**Text provided**
In an interesting plot development, the study found that wearing a tinfoil hat actually does serve to protect the head from a significant number of frequencies, particularly those in the range of radio waves (which is curiously the frequency band also talked about by Huxley in his story). This wasn’t the only discover they made, however—ironically, these aluminum headpieces also seemed to amplify certain other frequencies—those associated with exactly the bandwidths most feared by conspirators—allocated to government agencies and mobile phone corporations:

“For all helmets, we noticed a 30 db amplification at 2.6 Ghz and a 20 db amplification at 1.2 Ghz, regardless of the position of the antenna on the cranium. … Conclusion: The helmets amplify frequency bands that coincide with those allocated to the US government between 1.2 Ghz and 1.4 Ghz. According to the FCC, These bands are supposedly reserved for “radio location’’ (ie, GPS), and other communications with satellites. The 2.6 Ghz band coincides with mobile phone technology[4].

**Data supplied**
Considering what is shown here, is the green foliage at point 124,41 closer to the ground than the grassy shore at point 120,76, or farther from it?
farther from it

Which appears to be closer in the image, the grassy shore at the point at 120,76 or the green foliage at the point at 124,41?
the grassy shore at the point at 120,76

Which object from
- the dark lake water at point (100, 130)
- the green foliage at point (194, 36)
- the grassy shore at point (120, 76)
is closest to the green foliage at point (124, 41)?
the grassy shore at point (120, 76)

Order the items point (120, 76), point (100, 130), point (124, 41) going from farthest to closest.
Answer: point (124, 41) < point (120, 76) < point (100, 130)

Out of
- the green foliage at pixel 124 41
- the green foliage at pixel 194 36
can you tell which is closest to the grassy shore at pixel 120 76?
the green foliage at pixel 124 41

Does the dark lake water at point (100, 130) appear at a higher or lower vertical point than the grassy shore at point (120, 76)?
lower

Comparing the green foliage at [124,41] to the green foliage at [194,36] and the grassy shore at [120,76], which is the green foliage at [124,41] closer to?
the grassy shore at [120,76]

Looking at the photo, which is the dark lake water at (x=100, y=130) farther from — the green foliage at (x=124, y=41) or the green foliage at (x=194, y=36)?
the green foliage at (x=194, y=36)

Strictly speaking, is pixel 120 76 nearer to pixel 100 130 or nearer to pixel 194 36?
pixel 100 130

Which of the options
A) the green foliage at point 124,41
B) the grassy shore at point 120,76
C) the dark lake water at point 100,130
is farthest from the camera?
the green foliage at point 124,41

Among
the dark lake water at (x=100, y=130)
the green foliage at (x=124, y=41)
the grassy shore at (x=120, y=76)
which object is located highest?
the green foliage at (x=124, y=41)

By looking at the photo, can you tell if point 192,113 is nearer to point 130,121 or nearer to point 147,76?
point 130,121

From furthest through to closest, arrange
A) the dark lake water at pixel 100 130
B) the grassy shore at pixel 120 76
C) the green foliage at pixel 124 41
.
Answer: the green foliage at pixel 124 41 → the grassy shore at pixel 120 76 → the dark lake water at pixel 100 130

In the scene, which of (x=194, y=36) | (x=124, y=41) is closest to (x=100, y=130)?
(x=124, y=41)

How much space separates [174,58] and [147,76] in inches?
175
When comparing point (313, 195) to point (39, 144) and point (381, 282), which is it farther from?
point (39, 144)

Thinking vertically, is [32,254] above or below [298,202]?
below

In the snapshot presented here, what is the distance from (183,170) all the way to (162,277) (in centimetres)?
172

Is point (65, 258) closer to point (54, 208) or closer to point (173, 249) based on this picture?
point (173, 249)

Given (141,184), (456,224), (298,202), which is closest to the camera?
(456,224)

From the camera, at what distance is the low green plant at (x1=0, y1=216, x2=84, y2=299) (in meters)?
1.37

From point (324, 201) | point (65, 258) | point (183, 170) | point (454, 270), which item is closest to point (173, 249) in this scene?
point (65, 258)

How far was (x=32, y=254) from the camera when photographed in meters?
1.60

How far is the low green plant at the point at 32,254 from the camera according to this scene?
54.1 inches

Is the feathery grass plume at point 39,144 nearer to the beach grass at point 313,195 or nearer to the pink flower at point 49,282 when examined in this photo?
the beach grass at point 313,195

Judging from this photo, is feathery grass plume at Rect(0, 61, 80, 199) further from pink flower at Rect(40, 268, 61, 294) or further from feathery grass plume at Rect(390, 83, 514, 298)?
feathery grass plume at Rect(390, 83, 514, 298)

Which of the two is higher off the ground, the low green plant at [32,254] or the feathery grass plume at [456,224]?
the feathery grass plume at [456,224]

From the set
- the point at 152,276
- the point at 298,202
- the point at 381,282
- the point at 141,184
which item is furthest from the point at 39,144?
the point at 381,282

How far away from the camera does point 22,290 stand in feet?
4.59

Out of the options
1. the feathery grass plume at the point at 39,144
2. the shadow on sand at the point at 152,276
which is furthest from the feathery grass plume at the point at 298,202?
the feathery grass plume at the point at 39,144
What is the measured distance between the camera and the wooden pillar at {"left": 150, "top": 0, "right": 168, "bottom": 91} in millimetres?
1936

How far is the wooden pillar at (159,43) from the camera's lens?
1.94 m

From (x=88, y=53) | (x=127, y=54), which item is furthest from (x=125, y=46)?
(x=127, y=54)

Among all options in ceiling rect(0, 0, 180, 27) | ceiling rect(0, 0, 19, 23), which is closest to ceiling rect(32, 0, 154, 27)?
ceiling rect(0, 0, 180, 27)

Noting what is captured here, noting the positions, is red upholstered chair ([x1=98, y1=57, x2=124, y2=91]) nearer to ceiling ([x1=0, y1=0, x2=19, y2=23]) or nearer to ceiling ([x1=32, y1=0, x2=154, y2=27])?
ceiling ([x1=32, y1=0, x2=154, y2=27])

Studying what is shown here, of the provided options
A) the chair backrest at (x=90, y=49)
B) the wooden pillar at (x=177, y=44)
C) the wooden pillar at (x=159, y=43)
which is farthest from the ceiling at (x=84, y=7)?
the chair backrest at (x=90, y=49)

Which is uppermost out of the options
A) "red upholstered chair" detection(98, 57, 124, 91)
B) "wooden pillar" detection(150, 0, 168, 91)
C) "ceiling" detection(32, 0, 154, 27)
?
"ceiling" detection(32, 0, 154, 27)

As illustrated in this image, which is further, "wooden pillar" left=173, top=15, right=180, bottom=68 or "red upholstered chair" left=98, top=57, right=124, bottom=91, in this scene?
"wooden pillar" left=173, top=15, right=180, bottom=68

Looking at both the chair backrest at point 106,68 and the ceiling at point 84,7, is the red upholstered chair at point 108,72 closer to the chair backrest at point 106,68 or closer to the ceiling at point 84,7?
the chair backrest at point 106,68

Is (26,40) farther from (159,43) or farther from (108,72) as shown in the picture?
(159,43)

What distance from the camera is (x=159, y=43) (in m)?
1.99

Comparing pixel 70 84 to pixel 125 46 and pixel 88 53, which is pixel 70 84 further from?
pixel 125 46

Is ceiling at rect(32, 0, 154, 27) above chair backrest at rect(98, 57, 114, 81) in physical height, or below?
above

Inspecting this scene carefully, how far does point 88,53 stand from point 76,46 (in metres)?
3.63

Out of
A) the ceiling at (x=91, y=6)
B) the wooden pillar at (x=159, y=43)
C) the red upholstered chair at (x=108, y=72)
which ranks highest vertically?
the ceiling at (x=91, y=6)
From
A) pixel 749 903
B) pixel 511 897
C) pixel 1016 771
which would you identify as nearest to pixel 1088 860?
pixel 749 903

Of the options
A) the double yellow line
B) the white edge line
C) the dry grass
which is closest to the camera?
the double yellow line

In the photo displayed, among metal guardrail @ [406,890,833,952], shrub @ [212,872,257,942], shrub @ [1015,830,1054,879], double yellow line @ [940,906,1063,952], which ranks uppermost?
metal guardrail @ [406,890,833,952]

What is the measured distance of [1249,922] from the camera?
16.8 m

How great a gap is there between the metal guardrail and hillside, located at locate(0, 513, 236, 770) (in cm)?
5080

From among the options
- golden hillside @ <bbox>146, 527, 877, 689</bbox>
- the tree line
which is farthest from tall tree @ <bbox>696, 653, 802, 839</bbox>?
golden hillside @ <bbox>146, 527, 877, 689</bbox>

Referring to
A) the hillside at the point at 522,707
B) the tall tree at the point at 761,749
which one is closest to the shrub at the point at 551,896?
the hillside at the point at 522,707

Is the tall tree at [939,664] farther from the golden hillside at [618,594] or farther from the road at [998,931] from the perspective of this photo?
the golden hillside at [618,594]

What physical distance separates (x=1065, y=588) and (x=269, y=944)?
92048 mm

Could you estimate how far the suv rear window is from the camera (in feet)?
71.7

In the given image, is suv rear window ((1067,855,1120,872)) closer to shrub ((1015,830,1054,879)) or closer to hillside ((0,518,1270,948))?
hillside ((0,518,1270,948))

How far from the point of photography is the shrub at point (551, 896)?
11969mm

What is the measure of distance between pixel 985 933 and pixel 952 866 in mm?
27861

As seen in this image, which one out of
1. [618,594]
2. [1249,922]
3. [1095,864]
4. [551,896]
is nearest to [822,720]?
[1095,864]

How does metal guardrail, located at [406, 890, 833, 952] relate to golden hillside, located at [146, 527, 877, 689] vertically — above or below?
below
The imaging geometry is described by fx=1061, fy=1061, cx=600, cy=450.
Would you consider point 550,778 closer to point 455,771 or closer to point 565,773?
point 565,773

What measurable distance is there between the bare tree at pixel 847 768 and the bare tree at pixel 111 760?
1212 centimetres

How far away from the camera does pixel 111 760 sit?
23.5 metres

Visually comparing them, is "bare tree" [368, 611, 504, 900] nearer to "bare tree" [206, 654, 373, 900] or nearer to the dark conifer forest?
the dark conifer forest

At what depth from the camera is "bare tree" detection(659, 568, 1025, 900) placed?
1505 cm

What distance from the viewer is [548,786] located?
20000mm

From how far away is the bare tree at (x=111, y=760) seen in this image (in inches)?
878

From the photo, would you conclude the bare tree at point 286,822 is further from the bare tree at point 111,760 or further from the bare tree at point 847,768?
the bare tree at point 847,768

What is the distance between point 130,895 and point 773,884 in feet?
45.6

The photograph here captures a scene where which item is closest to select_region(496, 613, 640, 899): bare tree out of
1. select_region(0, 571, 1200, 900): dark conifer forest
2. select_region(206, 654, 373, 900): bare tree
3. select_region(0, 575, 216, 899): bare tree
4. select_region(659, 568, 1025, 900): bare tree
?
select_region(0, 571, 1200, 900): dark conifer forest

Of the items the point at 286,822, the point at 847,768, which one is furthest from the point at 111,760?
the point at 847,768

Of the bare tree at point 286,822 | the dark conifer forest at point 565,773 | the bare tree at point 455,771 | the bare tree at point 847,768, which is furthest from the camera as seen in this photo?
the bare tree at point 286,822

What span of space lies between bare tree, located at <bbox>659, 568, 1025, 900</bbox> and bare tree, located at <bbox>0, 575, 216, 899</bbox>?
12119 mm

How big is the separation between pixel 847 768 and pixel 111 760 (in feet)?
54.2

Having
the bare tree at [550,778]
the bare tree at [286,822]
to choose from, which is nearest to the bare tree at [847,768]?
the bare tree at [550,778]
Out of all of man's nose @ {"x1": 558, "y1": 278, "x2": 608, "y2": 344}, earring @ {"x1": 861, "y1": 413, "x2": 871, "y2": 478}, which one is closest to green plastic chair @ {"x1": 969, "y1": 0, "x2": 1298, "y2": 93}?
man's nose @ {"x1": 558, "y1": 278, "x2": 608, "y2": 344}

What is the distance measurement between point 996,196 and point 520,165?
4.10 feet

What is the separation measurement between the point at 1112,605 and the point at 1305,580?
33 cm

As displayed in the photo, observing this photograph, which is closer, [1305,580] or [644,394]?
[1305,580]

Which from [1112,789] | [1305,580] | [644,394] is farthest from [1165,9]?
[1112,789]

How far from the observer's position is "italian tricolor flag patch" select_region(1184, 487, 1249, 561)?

**Instruction A**
Extract each line of the rows that contains the word "farthest".
**Instruction B**
Resume the passage on tinfoil hats from its last sentence and keep writing.

**Exercise result A**
Order the items point (120, 76), point (100, 130), point (124, 41) going from farthest to closest.
is farthest from the camera?
which is farthest from the ceiling at (x=84, y=7)?
which is farthest from tall tree @ <bbox>696, 653, 802, 839</bbox>?
Which from [1112,789] | [1305,580] | [644,394] is farthest from [1165,9]?

**Exercise result B**
Admittedly, this study reads as much as a graduate student prank as it does a serious gambit of science—the kind of wonderful play that someone with access to advanced technology might engage just because the opportunity presents itself. And while results seem unambiguous, the question of how one engages (or dismisses) the results might vary widely. For myself, I find especially compelling the idea that the tinfoil hat may actually amplify specific frequencies of signal associated with GPS and cellular data—frequencies much more important to the 21st century than those radio waves that concerned Huxley and others. And I don’t care if it’s true or not—it’s the idea of taking the experiment seriously that catches my attention most seductively, as if to turn conspiracy theory into a participatory form of active and purposeful thinking.

Conspiracy thinking? Isn’t that what happens when I test an absurd hypothesis only to find that the device worn to protect myself against government mind-readers actually instead seems to make my thoughts more accessible to a technical surveillance system? And isn’t it just a perfect reversal for an age in which the destiny of privacy is to be shared online in those most familiar of social media spaces where profiles are populated by vulnerability—intended perhaps for peers and loved-ones but unapologetically harvested by corporate bots for the purposes of remarketing and data accumulation. Tinfoil Hats starts as a refusal but becomes a form of attunement, a broadcast amplifier for new forms of digital being.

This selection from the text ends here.